## Exercise objective
The entries below are to be retyped exactly. Preserve every word.

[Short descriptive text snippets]
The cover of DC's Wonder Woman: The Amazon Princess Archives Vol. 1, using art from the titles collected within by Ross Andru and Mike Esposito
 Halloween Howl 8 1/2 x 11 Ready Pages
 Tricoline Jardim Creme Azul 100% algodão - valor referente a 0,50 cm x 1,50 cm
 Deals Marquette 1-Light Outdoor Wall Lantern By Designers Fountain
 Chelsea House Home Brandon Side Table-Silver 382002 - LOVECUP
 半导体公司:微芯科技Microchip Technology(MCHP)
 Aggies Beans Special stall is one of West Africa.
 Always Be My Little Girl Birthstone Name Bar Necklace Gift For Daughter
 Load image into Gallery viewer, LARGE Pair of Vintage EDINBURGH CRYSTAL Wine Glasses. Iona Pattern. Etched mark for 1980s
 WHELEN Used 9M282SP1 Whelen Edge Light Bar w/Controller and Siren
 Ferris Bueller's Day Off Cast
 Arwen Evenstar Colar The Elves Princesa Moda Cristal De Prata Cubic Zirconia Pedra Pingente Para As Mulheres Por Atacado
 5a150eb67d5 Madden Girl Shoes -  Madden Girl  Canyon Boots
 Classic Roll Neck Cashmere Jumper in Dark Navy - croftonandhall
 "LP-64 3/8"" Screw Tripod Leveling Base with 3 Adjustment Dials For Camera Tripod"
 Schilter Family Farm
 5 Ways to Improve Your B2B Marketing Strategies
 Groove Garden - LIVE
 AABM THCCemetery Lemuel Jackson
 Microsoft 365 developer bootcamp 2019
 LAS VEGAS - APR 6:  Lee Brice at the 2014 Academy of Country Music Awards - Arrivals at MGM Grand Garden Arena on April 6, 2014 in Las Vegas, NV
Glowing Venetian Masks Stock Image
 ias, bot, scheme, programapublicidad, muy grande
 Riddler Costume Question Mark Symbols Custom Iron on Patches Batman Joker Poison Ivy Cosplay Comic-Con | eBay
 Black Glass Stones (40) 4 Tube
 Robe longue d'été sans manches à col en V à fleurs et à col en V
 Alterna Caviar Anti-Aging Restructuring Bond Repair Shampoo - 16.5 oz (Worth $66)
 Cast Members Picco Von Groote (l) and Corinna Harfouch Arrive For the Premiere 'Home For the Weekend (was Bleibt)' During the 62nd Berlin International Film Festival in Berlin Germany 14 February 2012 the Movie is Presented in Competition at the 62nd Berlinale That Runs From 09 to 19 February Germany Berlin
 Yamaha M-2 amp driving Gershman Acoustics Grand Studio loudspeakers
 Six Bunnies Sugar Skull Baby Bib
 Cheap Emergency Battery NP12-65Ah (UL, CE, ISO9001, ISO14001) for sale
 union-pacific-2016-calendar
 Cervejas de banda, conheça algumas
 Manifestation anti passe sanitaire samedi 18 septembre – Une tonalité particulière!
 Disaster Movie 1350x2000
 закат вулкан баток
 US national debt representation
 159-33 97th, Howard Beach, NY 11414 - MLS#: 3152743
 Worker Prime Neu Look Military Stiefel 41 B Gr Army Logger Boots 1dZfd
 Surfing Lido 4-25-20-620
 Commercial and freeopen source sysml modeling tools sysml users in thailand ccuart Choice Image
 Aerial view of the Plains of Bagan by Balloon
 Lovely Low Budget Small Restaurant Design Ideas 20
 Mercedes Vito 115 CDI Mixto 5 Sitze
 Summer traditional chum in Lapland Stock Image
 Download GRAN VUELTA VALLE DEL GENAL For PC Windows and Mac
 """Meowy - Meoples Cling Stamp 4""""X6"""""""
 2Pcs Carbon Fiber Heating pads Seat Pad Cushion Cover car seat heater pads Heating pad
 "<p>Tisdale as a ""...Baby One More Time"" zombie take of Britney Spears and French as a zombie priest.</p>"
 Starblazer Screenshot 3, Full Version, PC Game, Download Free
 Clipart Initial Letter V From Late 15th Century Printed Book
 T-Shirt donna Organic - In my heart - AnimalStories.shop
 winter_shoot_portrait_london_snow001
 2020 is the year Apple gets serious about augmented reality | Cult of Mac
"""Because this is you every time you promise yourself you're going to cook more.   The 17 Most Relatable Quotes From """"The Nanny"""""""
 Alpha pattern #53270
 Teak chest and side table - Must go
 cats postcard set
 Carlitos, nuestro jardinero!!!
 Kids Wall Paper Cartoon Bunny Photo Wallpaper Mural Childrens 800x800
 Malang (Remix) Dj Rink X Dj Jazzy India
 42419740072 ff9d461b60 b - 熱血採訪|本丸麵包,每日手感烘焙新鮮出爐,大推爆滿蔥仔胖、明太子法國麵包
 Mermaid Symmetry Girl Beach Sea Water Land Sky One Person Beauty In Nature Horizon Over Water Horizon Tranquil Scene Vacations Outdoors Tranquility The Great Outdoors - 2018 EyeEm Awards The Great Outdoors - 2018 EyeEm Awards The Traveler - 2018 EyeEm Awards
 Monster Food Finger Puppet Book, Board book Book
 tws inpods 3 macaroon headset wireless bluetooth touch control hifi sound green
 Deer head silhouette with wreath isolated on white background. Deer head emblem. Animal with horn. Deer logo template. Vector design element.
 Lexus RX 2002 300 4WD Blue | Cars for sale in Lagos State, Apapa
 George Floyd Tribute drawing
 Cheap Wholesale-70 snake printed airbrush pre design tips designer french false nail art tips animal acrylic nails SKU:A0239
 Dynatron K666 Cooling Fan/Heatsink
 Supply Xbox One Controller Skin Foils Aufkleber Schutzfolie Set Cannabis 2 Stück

## Response to this exercise
The cover of DC's Wonder Woman: The Amazon Princess Archives Vol. 1, using art from the titles collected within by Ross Andru and Mike Esposito
 Halloween Howl 8 1/2 x 11 Ready Pages
 Tricoline Jardim Creme Azul 100% algodão - valor referente a 0,50 cm x 1,50 cm
 Deals Marquette 1-Light Outdoor Wall Lantern By Designers Fountain
 Chelsea House Home Brandon Side Table-Silver 382002 - LOVECUP
 半导体公司:微芯科技Microchip Technology(MCHP)
 Aggies Beans Special stall is one of West Africa.
 Always Be My Little Girl Birthstone Name Bar Necklace Gift For Daughter
 Load image into Gallery viewer, LARGE Pair of Vintage EDINBURGH CRYSTAL Wine Glasses. Iona Pattern. Etched mark for 1980s
 WHELEN Used 9M282SP1 Whelen Edge Light Bar w/Controller and Siren
 Ferris Bueller's Day Off Cast
 Arwen Evenstar Colar The Elves Princesa Moda Cristal De Prata Cubic Zirconia Pedra Pingente Para As Mulheres Por Atacado
 5a150eb67d5 Madden Girl Shoes -  Madden Girl  Canyon Boots
 Classic Roll Neck Cashmere Jumper in Dark Navy - croftonandhall
 "LP-64 3/8"" Screw Tripod Leveling Base with 3 Adjustment Dials For Camera Tripod"
 Schilter Family Farm
 5 Ways to Improve Your B2B Marketing Strategies
 Groove Garden - LIVE
 AABM THCCemetery Lemuel Jackson
 Microsoft 365 developer bootcamp 2019
 LAS VEGAS - APR 6:  Lee Brice at the 2014 Academy of Country Music Awards - Arrivals at MGM Grand Garden Arena on April 6, 2014 in Las Vegas, NV
Glowing Venetian Masks Stock Image
 ias, bot, scheme, programapublicidad, muy grande
 Riddler Costume Question Mark Symbols Custom Iron on Patches Batman Joker Poison Ivy Cosplay Comic-Con | eBay
 Black Glass Stones (40) 4 Tube
 Robe longue d'été sans manches à col en V à fleurs et à col en V
 Alterna Caviar Anti-Aging Restructuring Bond Repair Shampoo - 16.5 oz (Worth $66)
 Cast Members Picco Von Groote (l) and Corinna Harfouch Arrive For the Premiere 'Home For the Weekend (was Bleibt)' During the 62nd Berlin International Film Festival in Berlin Germany 14 February 2012 the Movie is Presented in Competition at the 62nd Berlinale That Runs From 09 to 19 February Germany Berlin
 Yamaha M-2 amp driving Gershman Acoustics Grand Studio loudspeakers
 Six Bunnies Sugar Skull Baby Bib
 Cheap Emergency Battery NP12-65Ah (UL, CE, ISO9001, ISO14001) for sale
 union-pacific-2016-calendar
 Cervejas de banda, conheça algumas
 Manifestation anti passe sanitaire samedi 18 septembre – Une tonalité particulière!
 Disaster Movie 1350x2000
 закат вулкан баток
 US national debt representation
 159-33 97th, Howard Beach, NY 11414 - MLS#: 3152743
 Worker Prime Neu Look Military Stiefel 41 B Gr Army Logger Boots 1dZfd
 Surfing Lido 4-25-20-620
 Commercial and freeopen source sysml modeling tools sysml users in thailand ccuart Choice Image
 Aerial view of the Plains of Bagan by Balloon
 Lovely Low Budget Small Restaurant Design Ideas 20
 Mercedes Vito 115 CDI Mixto 5 Sitze
 Summer traditional chum in Lapland Stock Image
 Download GRAN VUELTA VALLE DEL GENAL For PC Windows and Mac
 """Meowy - Meoples Cling Stamp 4""""X6"""""""
 2Pcs Carbon Fiber Heating pads Seat Pad Cushion Cover car seat heater pads Heating pad
 "<p>Tisdale as a ""...Baby One More Time"" zombie take of Britney Spears and French as a zombie priest.</p>"
 Starblazer Screenshot 3, Full Version, PC Game, Download Free
 Clipart Initial Letter V From Late 15th Century Printed Book
 T-Shirt donna Organic - In my heart - AnimalStories.shop
 winter_shoot_portrait_london_snow001
 2020 is the year Apple gets serious about augmented reality | Cult of Mac
"""Because this is you every time you promise yourself you're going to cook more.   The 17 Most Relatable Quotes From """"The Nanny"""""""
 Alpha pattern #53270
 Teak chest and side table - Must go
 cats postcard set
 Carlitos, nuestro jardinero!!!
 Kids Wall Paper Cartoon Bunny Photo Wallpaper Mural Childrens 800x800
 Malang (Remix) Dj Rink X Dj Jazzy India
 42419740072 ff9d461b60 b - 熱血採訪|本丸麵包,每日手感烘焙新鮮出爐,大推爆滿蔥仔胖、明太子法國麵包
 Mermaid Symmetry Girl Beach Sea Water Land Sky One Person Beauty In Nature Horizon Over Water Horizon Tranquil Scene Vacations Outdoors Tranquility The Great Outdoors - 2018 EyeEm Awards The Great Outdoors - 2018 EyeEm Awards The Traveler - 2018 EyeEm Awards
 Monster Food Finger Puppet Book, Board book Book
 tws inpods 3 macaroon headset wireless bluetooth touch control hifi sound green
 Deer head silhouette with wreath isolated on white background. Deer head emblem. Animal with horn. Deer logo template. Vector design element.
 Lexus RX 2002 300 4WD Blue | Cars for sale in Lagos State, Apapa
 George Floyd Tribute drawing
 Cheap Wholesale-70 snake printed airbrush pre design tips designer french false nail art tips animal acrylic nails SKU:A0239
 Dynatron K666 Cooling Fan/Heatsink
 Supply Xbox One Controller Skin Foils Aufkleber Schutzfolie Set Cannabis 2 Stück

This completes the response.